I couldn’t see it, but she can.

It’s right there, in front of us. It was there the whole time. She thinks it’s obvious and I’m stupid. I think she’s a sociopathic nut job.

I have my answer but can’t rejoice in it because she doesn’t feel. I close my eyes to detach but she won’t let me. She wants to stay. She thinks she’s better equipped than me. I try to leave the cave but she hides all the doors. I visualize brilliant lights in it, like those on top of BB&B. She turns them off.

I open her eyes because I can’t stand the darkness.

Ryodan is staring at me, hard. “Dani,” he says. “Are you okay?”

He uses a whole, unadulterated question mark, a bona-fecking-fide interrogatory that rises just like a normal person, and that simple thing penetrates. It surprises me the things that rattle her. It loosens her hold on me and I slip free. I guess my sense of humor is more Dani, not her, than anything else about us because when he cracks me up, just like that, she’s gone. For a few fleeting seconds I know I’m going to forget her again. I think she makes me forget her and I won’t remember until I need her or I get pushed too far.

Then I don’t even know that anymore.

I replay all my filed scenes, looking for—and finding—that single commonality it took me so long to see. It was right in front of me all this time but I couldn’t drop my preconceptions. I saw what I expected to see and that wasn’t what it was at all. “Holy frozen frequencies, Dancer,” I say softly. “It’s drinking sound Slurpees!”

“What?” Dancer says.

None of them were screaming. All the folks I thought were yelling in fear and horror at the end were singing.

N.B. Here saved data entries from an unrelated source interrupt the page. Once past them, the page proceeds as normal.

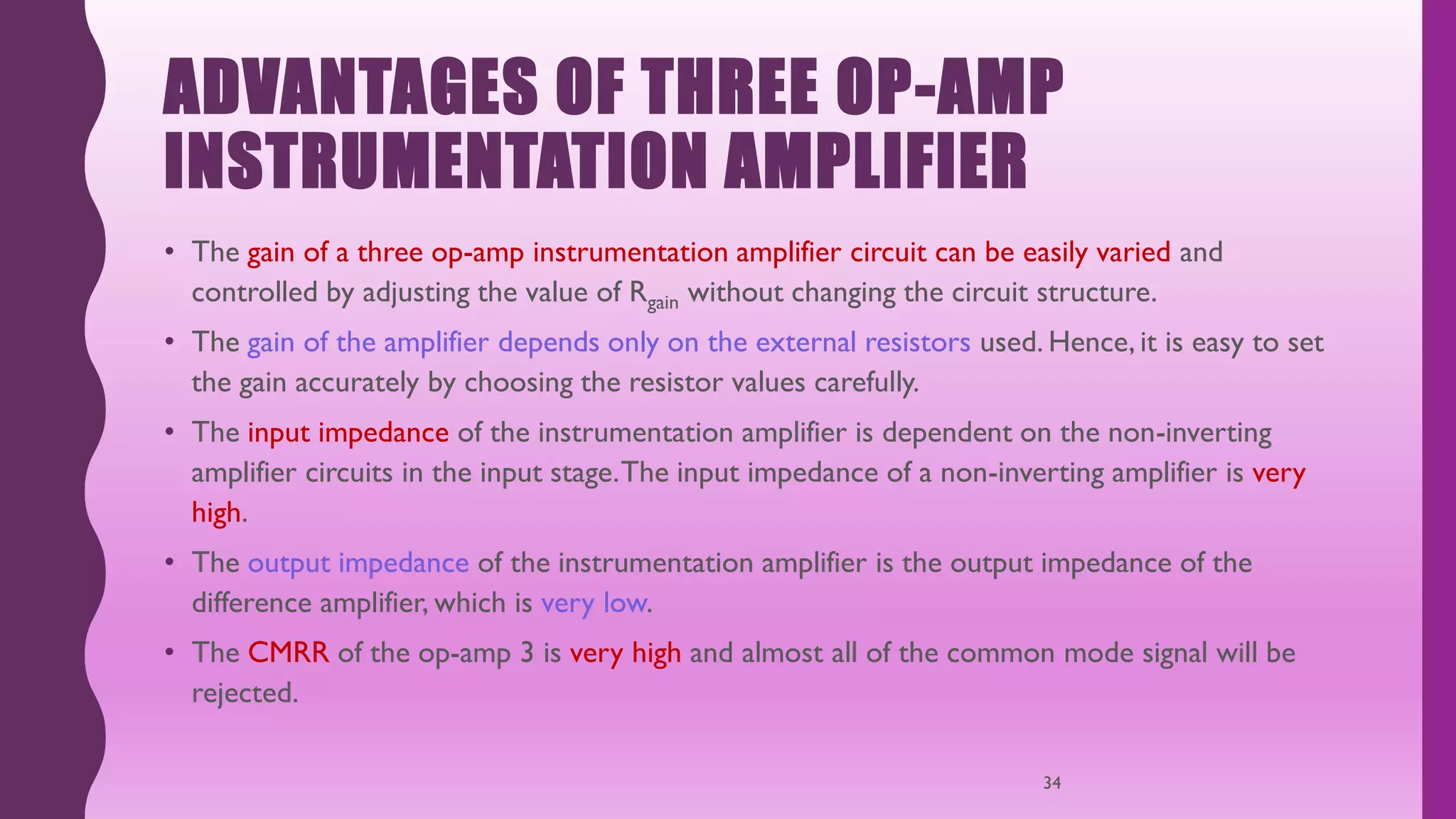 ADVANTAGES OF THREE OP-AMP INSTRUMENTATION AMPLIFIER

• The gain of a three op-amp instrumentation amplifier circuit can be easily varied and controlled by adjusting the value of $R_{gain}$ without changing the circuit structure.

• The gain of the amplifier depends only on the external resistors used. Hence, it is easy to set the gain accurately by choosing the resistor values carefully.

• The input impedance of the instrumentation amplifier is dependent on the non-inverting amplifier circuits in the input stage. The input impedance of a non-inverting amplifier is very high.

• The output impedance of the instrumentation amplifier is the output impedance of the difference amplifier, which is very low.

• The CMRR of the op-amp 3 is very high and almost all of the common mode signal will be rejected.

34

The music changes beneath my feet. A heavy metal song just came on in Chester’s and the vibrations increase in tempo and intensity. I feel the blood drain from my face.

If I’m right …

And I am right.

There are thousands of people below us, in Chester’s, and although I’m not real impressed with their choice of a lifestyle, the race we’re in now needs all the humans we’ve got left.

“We’ve got to turn it off!” I say. “We’ve got to turn everything off right now! Dude, we’ve got to shut Chester’s down!”

THIRTY-SIX

“Oh the weather outside is frightful”

Beyond the frost-etched window of my bedroom, fat snow-flakes drift lazily to the ground. Unlike me, they know no urgency. At the abbey, snow obeys a simple prime directive: fall without cease. It began two days after Sean went to work at Chester’s, and has not stopped for twenty-three.

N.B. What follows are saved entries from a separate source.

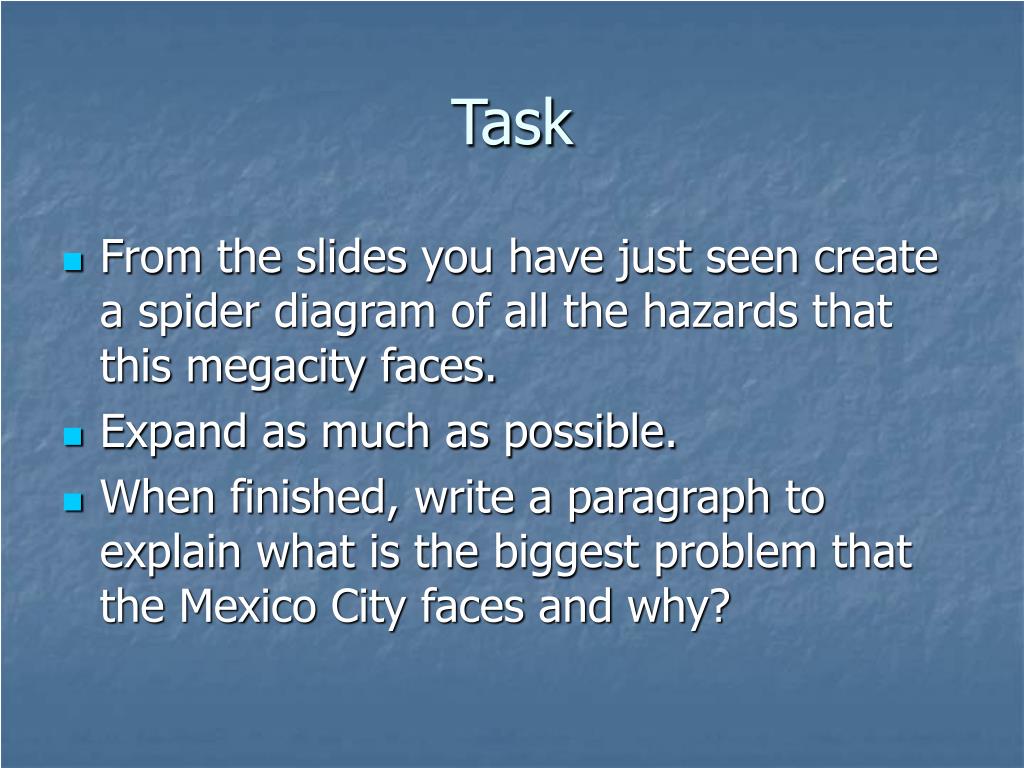 Task

- From the slides you have just seen create a spider diagram of all the hazards that this megacity faces.
- Expand as much as possible.
- When finished, write a paragraph to explain what is the biggest problem that the Mexico City faces and why?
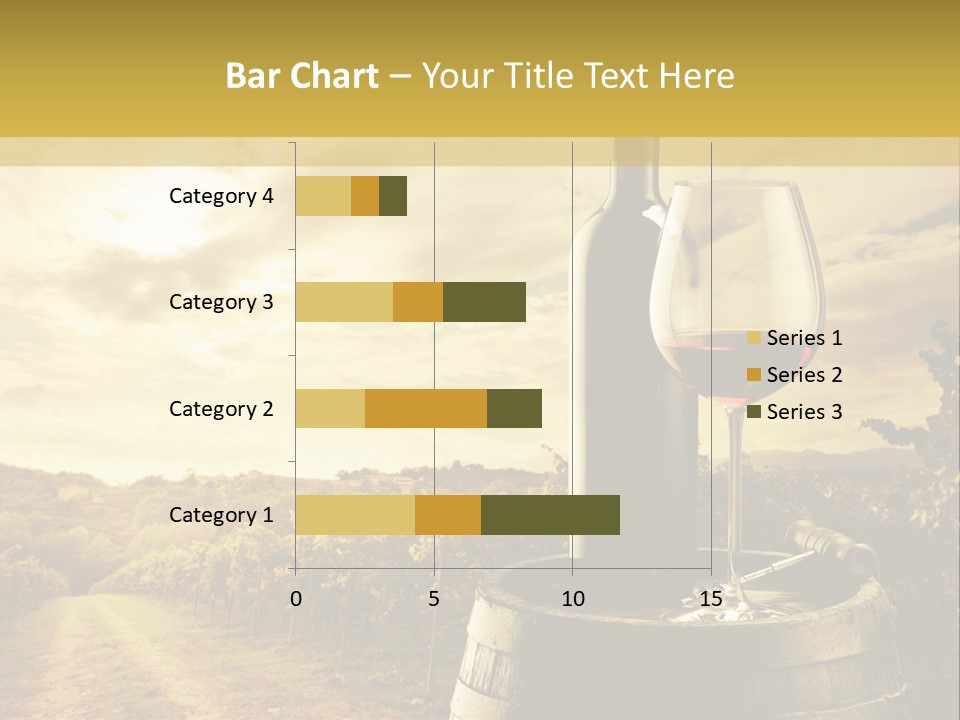 Bar Chart – Your Title Text Here

Category 4
Category 3
Category 2
Category 1

0
5
10
15

Series 1
Series 2
Series 3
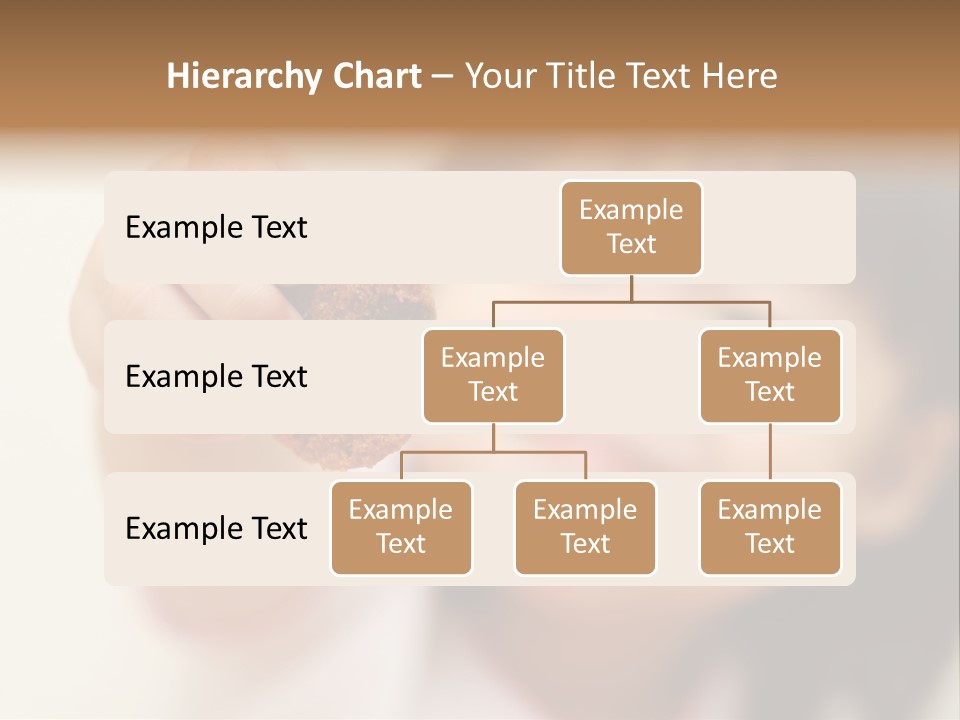 Hierarchy Chart – Your Title Text Here

Example Text

Example Text

Example Text

Example Text

Example Text

Example Text

Example Text

Example Text

Example Text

My heart suffers a similar accumulation, with chill piling in treacherous drifts and valleys. Despite our efforts to beat it back, winter claims more of our world with each passing day. Ours has dwindled to paths shoveled between waist-high white walls crusted by ice. I do not know how to navigate this new terrain. I fear my nana’s snow goblins lurk in these drifts, waiting to carry off those who stray into the blinding wintry white.

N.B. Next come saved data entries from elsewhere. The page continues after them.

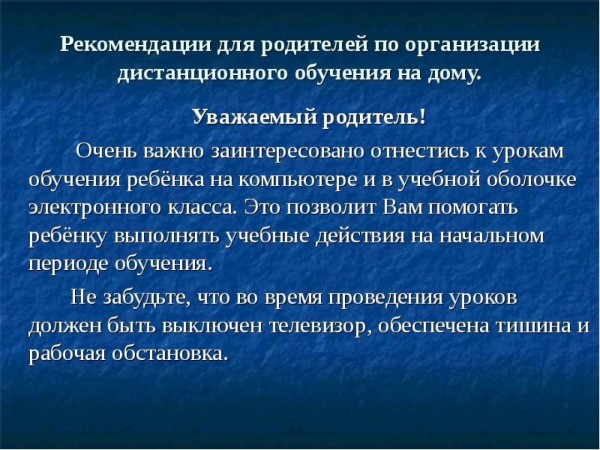 Рекомендации для родителей по организации дистанционного обучения на дому.

Уважаемый родитель!

Очень важно заинтересовано отнестись к урокам обучения ребёнка на компьютере и в учебной оболочке электронного класса. Это позволит Вам помогать ребёнку выполнять учебные действия на начальном периоде обучения.

Не забудьте, что во время проведения уроков должен быть выключен телевизор, обеспечена тишина и рабочая обстановка.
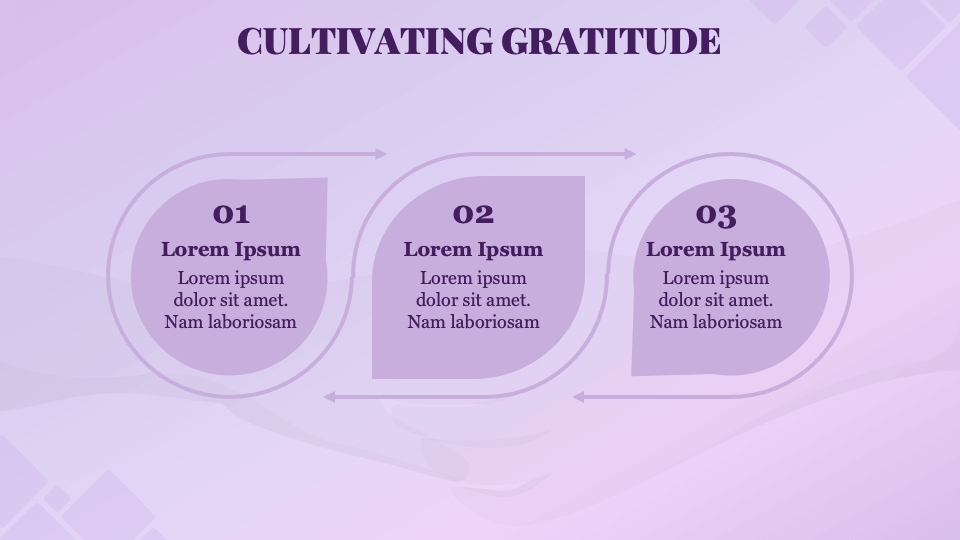 CULTIVATING GRATITUDE

01
Lorem Ipsum
Lorem ipsum dolor sit amet. Nam laboriosam

02
Lorem Ipsum
Lorem ipsum dolor sit amet. Nam laboriosam

03
Lorem Ipsum
Lorem ipsum dolor sit amet. Nam laboriosam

Sean has not been able to reach the abbey nor have I been able to leave for fifteen days. We venture into the countryside with hatchets and saws only to procure timber from hard-iced, felled trees so that we may keep our fires burning bright. We have run dry of gasoline; generators squat in silent reminder of auspicious times we no longer enjoy. We have precious few candles and lack ingredients to make more. If not for the batteries Dani spent obsessive weeks stockpiling as protection against the Shades months past, it is possible we would all be dead, unable to protect ourselves from the amorphous apparitions that may yet lurk within our walls, although we’ve yet to glimpse one since the night Cruce was interred in his subterranean sepulcher. Some say the Unseelie King took them with him when he left. One can hope.

Night sees us gathered in common rooms to conserve supplies. It is impossible to say when this snow will stop. The sky is night-black or storm-leaden but for an occasional shaft of brilliant sunshine piercing clouds. If we do not soon remove the weight of accumulation from the roof of our chapel, we will lose both roof and interior supports. Ice will crush our altar and drifts will take our pews. Early this morning the rafters creaked and groaned a somber hymn as I prayed: God, grant me serenity, wisdom, strength, courage, and fortitude.